### Document extract
════════

The Future 50 is a new initiative created by WSET and IWSC to select 50 future influencers of the global drinks industry. Find out more and view the final list here.
Qian Janice Wang is an assistant professor in food science at Aarhus University, Denmark. Her research examines how sound can modify and enhance the way we perceive food and drink. Her work has been covered in the Financial Times and the Economist.
What do you do?
I’m an assistant professor at the Department of Food Science at Aarhus University, where I research cognitive neuroscience, consumer psychology, and flavour perception. Due to my interest in wine, a big part of my work deals with how people taste, describe and learn about wine.
How was your work affected by the coronavirus outbreak?
I had to cancel all my planned research trips and conferences. We moved to online teaching, but my day-to-day work supervising students, writing research grants and research papers pretty much remained the same.
We also had to change the way we conduct research. We usually ask people to come into the lab to participate in our research, but we have had to run online studies instead.
What are you most looking forward to as the lockdown eases?
Being able to travel again! I miss my regular visits to wine regions around the world.
Any updates since you won the Future 50 award last year?
I have since finished my WSET Diploma with distinction! That was very exciting and surprising.
I am also in the middle of conducting a very exciting series of studies on wine complexity and Madeira ageing, looking at how novices and experts differ in their subjective responses, sensory descriptions, and potentially expanding the project to measuring brain signaling too.
What’s been your favourite drink of 2020?
My husband (who’s also a DipWSET) and I enjoy finding hidden gems and obscure wines. For his birthday, I bought him a bottle of Amigne de Vétroz when I was in Switzerland. We had never tried the variety Amigne before and this semi-sweet bottling by Jean-René Germanier was really perfumed and delicious – somewhere between an Alsatian Pinot Gris and Gewurztraminer.
What is your proudest achievement so far?
Getting my PhD! Passing the Diploma with distinction is also definitely up there.
Do you have any advice for people starting out in the drinks industry?
Always be curious and ask questions.
Also, from my experience doing competitive blind tasting at Oxford, blind tasting is really difficult, so you’re doing well if you can get something right once every four or five times.
Have you got any particular ambitions or plans in motion?
I would like to become a MW to help me communicate my research better to both the wine and scientific communities. My ultimate goal is to show through research that wine is the perfect medium through which to study the workings of the human mind.
What excites you in the drinks industry right now?
Given the increasing emphasis on sustainability, there is a lot of attention on organic and biodynamic wines right now, at least in Denmark. I have an ongoing study on consumer expectations of organic wines to help retailers and winemakers understand how best to get people to buy organic wines, even though it might cost a bit more.
How has working with IWSC helped you?
I think having the IWSC Future 50 award helps to convince people that I take wine research very seriously, because it shows I have recognition from the wine world as well as the research side.

════════

### Dataset excerpts
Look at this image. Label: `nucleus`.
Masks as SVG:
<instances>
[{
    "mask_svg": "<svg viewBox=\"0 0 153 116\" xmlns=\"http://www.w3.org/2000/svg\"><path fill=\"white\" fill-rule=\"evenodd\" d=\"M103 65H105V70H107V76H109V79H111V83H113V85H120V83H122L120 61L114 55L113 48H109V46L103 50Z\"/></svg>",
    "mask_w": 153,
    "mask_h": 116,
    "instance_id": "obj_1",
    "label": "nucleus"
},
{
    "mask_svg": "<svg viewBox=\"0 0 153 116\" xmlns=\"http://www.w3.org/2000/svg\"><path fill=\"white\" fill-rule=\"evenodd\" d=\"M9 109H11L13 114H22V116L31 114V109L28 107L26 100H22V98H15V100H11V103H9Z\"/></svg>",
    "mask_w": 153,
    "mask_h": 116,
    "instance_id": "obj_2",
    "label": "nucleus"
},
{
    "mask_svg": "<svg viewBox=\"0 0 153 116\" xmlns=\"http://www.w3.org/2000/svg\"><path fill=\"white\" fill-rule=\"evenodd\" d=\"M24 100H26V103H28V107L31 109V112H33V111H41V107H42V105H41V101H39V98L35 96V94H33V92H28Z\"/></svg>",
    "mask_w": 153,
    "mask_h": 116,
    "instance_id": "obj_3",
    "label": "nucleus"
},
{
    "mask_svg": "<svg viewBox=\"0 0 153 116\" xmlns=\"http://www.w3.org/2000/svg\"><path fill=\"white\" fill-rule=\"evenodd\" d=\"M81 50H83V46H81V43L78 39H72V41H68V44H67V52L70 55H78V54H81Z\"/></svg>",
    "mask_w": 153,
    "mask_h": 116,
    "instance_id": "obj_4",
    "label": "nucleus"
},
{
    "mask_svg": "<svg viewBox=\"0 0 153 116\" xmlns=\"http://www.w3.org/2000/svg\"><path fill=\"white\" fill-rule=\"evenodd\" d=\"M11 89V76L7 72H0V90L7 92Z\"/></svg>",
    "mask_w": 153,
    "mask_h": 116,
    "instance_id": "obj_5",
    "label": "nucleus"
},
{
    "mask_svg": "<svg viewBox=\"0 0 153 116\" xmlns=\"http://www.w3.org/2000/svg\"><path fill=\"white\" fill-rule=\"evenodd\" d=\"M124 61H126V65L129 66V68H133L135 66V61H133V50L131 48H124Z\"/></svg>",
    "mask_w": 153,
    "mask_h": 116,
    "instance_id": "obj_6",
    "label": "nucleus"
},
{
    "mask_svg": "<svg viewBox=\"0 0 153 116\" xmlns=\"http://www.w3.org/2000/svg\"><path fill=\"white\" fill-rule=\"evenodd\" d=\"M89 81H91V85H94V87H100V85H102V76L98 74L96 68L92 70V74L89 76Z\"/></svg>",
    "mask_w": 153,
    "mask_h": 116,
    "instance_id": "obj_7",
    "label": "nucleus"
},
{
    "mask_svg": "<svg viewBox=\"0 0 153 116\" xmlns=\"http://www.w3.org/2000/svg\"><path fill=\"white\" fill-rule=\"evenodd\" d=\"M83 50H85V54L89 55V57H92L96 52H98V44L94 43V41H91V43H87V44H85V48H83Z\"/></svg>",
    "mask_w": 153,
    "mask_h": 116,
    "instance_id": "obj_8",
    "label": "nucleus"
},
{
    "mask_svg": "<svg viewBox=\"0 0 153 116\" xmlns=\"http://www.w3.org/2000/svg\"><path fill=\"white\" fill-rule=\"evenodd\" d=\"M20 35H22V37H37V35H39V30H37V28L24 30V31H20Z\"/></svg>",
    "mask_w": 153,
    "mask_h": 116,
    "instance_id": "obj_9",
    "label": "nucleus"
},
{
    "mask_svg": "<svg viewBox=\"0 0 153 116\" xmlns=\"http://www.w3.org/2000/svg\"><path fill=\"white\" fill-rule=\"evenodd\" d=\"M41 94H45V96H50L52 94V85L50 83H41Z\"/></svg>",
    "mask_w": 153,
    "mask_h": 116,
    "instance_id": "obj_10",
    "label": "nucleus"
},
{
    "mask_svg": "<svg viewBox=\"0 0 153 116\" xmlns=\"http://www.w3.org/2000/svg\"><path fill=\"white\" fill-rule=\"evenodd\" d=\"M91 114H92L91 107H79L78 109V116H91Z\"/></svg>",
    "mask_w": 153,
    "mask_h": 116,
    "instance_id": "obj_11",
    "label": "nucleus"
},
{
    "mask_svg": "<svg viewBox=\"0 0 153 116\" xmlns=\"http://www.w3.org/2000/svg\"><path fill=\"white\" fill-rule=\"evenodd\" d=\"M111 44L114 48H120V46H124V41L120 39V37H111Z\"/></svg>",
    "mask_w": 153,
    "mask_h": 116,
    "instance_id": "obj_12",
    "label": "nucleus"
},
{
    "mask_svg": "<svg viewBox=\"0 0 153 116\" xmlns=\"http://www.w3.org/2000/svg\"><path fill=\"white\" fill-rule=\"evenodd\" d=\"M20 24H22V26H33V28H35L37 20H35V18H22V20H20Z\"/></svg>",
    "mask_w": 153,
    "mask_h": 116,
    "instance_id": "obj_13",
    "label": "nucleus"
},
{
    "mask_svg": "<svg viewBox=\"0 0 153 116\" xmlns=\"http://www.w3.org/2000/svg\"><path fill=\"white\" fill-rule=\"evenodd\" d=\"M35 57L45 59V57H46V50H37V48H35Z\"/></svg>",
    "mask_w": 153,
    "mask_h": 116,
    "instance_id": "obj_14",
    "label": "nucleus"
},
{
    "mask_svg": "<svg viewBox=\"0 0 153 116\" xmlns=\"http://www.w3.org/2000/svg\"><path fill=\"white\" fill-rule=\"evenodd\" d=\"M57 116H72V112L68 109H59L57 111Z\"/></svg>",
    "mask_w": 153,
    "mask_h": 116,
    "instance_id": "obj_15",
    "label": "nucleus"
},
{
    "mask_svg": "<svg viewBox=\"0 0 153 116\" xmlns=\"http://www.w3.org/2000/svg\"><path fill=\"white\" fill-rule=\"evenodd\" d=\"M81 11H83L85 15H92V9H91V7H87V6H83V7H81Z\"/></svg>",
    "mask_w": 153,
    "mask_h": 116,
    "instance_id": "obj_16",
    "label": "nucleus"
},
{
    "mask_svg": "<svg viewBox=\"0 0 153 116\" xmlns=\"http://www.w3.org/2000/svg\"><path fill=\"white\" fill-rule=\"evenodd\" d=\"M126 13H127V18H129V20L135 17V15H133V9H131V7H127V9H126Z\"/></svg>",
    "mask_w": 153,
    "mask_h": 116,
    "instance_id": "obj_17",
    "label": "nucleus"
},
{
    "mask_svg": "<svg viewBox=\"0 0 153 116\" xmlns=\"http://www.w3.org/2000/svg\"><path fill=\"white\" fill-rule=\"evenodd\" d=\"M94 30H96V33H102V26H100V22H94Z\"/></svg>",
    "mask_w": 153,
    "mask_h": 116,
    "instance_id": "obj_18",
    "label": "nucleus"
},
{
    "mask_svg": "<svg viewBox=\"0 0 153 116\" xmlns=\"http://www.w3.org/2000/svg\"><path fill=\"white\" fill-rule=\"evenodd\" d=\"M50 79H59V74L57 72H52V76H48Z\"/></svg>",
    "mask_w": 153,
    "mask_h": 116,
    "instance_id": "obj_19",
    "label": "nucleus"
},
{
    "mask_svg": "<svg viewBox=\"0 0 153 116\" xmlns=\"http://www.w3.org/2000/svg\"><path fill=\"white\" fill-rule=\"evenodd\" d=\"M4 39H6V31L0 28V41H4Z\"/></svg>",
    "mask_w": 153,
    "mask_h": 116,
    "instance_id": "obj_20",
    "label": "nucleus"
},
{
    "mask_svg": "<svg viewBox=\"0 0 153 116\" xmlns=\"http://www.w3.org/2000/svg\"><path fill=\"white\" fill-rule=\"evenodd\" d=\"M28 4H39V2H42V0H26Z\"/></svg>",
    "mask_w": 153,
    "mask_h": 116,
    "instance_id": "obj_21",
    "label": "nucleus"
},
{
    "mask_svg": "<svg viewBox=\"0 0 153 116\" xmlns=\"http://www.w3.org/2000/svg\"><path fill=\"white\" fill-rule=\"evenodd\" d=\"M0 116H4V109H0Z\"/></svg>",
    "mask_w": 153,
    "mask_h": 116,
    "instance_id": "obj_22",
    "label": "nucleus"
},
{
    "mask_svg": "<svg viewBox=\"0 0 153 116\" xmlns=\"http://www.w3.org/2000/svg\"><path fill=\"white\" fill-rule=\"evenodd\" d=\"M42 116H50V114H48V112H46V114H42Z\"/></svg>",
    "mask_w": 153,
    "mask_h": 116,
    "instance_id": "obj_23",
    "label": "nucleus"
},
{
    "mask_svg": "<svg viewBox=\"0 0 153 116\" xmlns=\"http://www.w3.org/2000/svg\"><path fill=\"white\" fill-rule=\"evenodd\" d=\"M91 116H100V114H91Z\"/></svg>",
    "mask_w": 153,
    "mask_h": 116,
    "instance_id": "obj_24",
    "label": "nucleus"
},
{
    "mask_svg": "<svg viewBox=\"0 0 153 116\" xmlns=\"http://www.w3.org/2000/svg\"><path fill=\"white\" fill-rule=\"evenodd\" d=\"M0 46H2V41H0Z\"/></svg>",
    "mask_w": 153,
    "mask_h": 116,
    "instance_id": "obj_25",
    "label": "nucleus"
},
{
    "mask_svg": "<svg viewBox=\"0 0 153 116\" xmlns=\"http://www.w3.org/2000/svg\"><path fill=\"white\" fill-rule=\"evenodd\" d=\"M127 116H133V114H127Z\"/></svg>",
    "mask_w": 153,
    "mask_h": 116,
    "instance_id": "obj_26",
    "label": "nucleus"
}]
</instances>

════════

### Your tasks
1. In the interview above, list the research fields Wang names when describing her work at the Department of Food Science.
2. Transcribe the interview above between "Getting my PhD!" and "plans in motion?", inclusive.
3. Based on the interview above, decide whether each statement agrees with it. Answer yes or no, and quote the words that decide it.
(a) Wang's husband also holds the WSET Diploma.
(b) During the outbreak, Wang's team kept bringing participants into the lab.
(c) Wang had tasted the Amigne variety before she bought the bottle in Switzerland.

### Answers by item number
1.
cognitive neuroscience
consumer psychology
flavour perception

2.
Getting my PhD! Passing the Diploma with distinction is also definitely up there.
Do you have any advice for people starting out in the drinks industry?
Always be curious and ask questions.
Also, from my experience doing competitive blind tasting at Oxford, blind tasting is really difficult, so you’re doing well if you can get something right once every four or five times.
Have you got any particular ambitions or plans in motion?

3.
(a) Yes. "My husband (who’s also a DipWSET)"
(b) No. "We usually ask people to come into the lab to participate in our research, but we have had to run online studies instead."
(c) No. "We had never tried the variety Amigne before"